WRITTEN REQUEST:
Copy the data below word for word, keeping every line as it appears.

## Begin EXERCISE MATERIALS

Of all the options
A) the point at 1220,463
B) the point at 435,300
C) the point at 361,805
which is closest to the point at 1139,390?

## End EXERCISE MATERIALS

SOLUTION FOR THIS EXERCISE:
Of all the options
A) the point at 1220,463
B) the point at 435,300
C) the point at 361,805
which is closest to the point at 1139,390?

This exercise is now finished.